EXERCISE AIM: Return the lines exactly as they appear, from the line containing "Thủ tướng Lê" through the line containing "810 Somerset Ave — Photo 2", including both of those lines, and leave the pictures out of the answer.

PROVIDED MATERIAL:
──────
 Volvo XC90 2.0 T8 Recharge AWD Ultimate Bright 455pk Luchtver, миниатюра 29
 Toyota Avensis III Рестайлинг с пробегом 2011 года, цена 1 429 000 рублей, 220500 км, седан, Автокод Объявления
──────
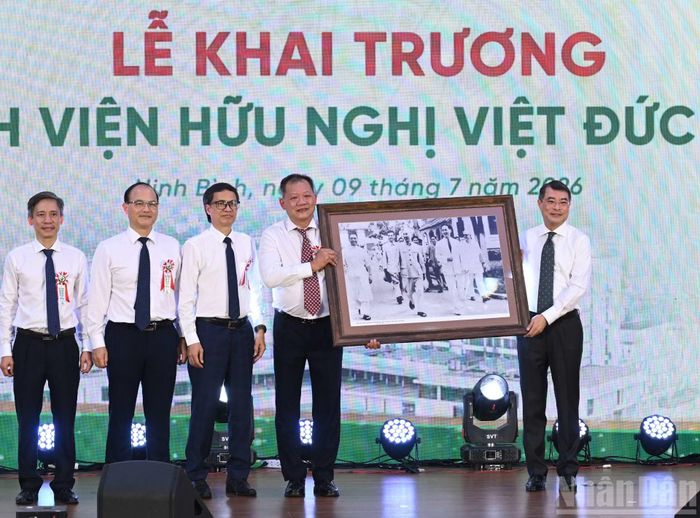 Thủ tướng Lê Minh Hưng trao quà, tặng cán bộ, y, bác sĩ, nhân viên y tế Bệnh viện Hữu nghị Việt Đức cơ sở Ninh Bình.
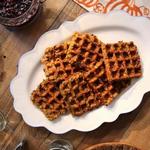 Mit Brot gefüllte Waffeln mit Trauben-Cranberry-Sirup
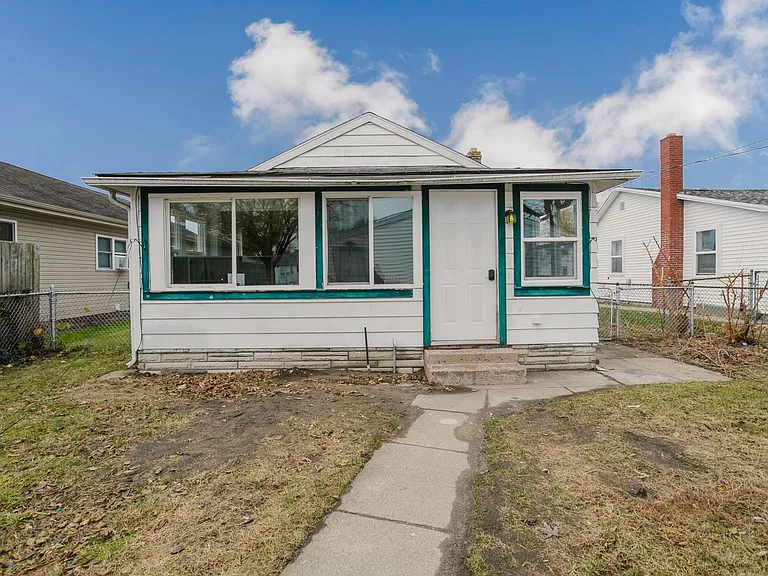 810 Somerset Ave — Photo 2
──────
OUTPUT OF THE EXERCISE:
 Thủ tướng Lê Minh Hưng trao quà, tặng cán bộ, y, bác sĩ, nhân viên y tế Bệnh viện Hữu nghị Việt Đức cơ sở Ninh Bình.
 Mit Brot gefüllte Waffeln mit Trauben-Cranberry-Sirup
 810 Somerset Ave — Photo 2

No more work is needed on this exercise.